Dataset entries =>
────────
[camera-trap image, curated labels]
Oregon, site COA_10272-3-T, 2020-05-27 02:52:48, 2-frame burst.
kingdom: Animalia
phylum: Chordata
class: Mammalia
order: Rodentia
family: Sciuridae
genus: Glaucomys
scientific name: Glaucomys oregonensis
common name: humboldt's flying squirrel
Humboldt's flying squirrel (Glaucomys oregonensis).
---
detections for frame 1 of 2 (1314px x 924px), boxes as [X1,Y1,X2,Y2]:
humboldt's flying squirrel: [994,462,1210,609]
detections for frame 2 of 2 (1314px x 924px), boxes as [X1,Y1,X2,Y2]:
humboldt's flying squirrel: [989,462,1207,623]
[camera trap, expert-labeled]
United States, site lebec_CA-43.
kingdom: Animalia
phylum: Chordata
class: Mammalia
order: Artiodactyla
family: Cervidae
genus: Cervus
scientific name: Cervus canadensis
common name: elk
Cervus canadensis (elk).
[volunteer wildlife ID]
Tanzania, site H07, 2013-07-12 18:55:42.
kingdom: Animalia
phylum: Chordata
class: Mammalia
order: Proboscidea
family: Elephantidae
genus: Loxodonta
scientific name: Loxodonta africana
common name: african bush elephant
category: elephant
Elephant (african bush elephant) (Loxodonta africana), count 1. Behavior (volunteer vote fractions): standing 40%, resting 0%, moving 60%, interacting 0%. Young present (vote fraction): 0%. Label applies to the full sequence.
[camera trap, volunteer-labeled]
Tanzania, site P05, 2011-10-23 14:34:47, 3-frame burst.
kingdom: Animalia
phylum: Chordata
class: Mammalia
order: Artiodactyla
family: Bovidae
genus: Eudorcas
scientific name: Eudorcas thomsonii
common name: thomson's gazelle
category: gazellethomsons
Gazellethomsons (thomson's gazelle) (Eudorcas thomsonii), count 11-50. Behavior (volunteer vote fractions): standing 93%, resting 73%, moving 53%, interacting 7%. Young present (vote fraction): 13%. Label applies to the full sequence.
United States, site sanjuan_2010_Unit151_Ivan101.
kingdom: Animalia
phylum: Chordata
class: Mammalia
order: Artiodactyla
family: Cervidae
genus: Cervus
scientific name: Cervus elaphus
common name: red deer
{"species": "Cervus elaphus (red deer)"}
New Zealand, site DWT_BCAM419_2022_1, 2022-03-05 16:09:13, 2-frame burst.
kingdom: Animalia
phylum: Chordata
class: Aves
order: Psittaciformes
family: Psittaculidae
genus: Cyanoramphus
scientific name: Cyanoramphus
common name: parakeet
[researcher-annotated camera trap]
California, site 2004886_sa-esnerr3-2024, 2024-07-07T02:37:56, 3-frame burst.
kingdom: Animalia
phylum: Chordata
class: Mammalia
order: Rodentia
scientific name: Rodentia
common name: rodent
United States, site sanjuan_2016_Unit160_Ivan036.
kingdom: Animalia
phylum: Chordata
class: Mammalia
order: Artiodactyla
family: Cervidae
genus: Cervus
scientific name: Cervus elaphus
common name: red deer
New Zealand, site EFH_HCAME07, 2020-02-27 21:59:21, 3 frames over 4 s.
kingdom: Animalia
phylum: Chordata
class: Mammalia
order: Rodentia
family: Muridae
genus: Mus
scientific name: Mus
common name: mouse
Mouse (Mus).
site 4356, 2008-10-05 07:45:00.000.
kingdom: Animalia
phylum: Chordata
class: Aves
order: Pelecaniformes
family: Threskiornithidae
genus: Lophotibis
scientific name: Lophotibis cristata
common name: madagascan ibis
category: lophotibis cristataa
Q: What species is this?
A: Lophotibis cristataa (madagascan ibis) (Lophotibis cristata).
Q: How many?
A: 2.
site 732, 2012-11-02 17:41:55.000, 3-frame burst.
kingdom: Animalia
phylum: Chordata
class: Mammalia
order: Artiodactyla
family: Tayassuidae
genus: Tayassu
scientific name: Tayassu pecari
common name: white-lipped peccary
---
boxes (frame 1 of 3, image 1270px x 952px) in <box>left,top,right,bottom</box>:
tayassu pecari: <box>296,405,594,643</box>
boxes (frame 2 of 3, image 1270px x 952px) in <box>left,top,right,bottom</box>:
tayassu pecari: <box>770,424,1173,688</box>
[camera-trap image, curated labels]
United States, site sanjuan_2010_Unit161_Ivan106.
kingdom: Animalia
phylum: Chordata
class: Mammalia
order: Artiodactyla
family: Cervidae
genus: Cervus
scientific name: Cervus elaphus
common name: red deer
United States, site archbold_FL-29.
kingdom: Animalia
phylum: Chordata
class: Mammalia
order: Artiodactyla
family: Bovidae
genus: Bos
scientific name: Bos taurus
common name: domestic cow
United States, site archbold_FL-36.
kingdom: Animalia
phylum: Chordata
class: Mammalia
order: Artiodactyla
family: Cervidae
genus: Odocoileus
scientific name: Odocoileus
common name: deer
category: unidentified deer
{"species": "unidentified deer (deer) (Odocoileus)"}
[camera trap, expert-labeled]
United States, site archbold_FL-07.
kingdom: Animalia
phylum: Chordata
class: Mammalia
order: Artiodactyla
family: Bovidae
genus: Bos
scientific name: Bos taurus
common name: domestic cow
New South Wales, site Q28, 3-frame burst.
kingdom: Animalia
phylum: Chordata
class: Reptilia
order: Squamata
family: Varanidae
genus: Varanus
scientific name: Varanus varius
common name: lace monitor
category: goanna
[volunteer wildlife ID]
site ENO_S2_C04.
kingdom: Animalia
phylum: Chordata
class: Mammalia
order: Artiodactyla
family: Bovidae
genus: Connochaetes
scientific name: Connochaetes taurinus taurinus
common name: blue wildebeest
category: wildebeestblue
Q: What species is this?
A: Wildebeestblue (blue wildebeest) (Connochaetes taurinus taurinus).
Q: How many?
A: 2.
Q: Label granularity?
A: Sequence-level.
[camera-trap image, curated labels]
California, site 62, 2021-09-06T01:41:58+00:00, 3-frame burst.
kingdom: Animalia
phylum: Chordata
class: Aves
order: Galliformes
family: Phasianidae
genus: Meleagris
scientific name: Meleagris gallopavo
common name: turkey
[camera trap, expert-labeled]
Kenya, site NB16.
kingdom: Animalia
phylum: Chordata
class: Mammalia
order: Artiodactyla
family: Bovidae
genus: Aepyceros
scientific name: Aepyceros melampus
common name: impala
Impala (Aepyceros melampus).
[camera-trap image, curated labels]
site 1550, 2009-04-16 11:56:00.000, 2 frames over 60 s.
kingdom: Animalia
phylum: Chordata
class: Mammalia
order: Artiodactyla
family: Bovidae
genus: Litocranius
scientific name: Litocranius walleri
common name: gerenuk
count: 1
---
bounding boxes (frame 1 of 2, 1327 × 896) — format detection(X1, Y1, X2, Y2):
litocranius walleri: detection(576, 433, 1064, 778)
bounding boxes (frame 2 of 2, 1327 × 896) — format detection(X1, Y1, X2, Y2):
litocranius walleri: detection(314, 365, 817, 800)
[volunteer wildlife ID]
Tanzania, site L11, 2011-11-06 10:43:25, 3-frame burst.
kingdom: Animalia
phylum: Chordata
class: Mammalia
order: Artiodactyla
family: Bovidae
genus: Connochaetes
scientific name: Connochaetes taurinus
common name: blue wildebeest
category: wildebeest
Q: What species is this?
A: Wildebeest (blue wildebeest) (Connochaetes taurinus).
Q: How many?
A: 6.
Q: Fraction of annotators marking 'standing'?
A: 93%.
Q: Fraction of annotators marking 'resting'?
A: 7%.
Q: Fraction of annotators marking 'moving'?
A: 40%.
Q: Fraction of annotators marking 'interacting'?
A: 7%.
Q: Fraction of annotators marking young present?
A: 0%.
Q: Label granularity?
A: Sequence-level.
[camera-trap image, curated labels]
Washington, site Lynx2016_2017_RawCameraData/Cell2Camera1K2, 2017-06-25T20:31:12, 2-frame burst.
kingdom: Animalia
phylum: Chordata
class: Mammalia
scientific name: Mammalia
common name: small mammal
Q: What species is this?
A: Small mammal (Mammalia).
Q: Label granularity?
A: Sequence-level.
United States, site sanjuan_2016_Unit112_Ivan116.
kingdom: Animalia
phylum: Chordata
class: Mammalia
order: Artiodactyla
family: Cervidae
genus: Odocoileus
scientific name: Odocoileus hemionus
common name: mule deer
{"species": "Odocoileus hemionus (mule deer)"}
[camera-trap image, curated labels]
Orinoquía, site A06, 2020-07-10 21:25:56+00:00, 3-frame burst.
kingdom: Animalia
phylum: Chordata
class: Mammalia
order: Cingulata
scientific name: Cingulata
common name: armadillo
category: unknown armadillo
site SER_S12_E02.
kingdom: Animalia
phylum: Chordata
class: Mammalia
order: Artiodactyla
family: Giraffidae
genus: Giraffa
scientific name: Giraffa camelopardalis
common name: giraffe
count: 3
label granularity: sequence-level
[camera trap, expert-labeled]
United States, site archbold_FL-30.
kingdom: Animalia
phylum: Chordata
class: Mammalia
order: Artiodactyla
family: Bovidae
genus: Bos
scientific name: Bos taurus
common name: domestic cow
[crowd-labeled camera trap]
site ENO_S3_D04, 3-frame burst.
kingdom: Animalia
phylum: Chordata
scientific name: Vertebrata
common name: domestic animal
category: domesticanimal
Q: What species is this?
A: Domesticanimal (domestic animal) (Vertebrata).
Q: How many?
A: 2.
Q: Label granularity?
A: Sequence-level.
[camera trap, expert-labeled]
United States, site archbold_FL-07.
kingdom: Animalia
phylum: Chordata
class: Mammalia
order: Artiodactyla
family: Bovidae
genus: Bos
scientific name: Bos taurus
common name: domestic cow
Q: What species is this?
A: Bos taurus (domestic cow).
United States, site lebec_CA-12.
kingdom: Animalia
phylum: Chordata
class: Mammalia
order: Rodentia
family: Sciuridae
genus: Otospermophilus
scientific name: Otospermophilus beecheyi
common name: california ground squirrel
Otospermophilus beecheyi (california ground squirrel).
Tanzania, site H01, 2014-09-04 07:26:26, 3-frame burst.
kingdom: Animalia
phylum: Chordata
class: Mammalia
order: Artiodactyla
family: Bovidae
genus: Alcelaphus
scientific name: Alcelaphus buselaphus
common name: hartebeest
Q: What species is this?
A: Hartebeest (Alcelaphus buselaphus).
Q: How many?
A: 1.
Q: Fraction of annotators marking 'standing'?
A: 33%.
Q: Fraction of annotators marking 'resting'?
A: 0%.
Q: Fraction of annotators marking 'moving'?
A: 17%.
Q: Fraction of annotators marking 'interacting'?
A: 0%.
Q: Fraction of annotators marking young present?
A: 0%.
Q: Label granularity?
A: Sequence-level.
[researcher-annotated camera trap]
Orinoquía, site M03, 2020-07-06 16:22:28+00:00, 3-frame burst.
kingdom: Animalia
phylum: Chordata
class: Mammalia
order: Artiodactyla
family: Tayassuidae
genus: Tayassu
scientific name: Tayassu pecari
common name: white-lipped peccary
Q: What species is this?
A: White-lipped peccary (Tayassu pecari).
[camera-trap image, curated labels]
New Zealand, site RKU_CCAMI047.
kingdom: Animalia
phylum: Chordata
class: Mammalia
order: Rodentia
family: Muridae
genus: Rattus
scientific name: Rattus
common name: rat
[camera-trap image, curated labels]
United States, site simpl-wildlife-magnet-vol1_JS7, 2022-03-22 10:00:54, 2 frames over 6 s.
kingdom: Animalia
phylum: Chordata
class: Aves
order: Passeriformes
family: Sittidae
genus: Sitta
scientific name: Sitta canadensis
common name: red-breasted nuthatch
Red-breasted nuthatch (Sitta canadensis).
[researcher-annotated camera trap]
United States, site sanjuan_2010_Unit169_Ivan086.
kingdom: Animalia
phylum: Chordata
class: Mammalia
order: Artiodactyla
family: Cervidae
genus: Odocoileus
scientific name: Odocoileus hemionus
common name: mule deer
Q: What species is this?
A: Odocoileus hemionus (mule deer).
────────
TASK OBJECTIVE =>
Nothing but the lines from the start of the data above through the line with "United States, site lebec_CA-43." should appear in your answer, copied exactly.

PROBLEM SOLUTION =>
[camera-trap image, curated labels]
Oregon, site COA_10272-3-T, 2020-05-27 02:52:48, 2-frame burst.
kingdom: Animalia
phylum: Chordata
class: Mammalia
order: Rodentia
family: Sciuridae
genus: Glaucomys
scientific name: Glaucomys oregonensis
common name: humboldt's flying squirrel
Humboldt's flying squirrel (Glaucomys oregonensis).
---
detections for frame 1 of 2 (1314px x 924px), boxes as [X1,Y1,X2,Y2]:
humboldt's flying squirrel: [994,462,1210,609]
detections for frame 2 of 2 (1314px x 924px), boxes as [X1,Y1,X2,Y2]:
humboldt's flying squirrel: [989,462,1207,623]
[camera trap, expert-labeled]
United States, site lebec_CA-43.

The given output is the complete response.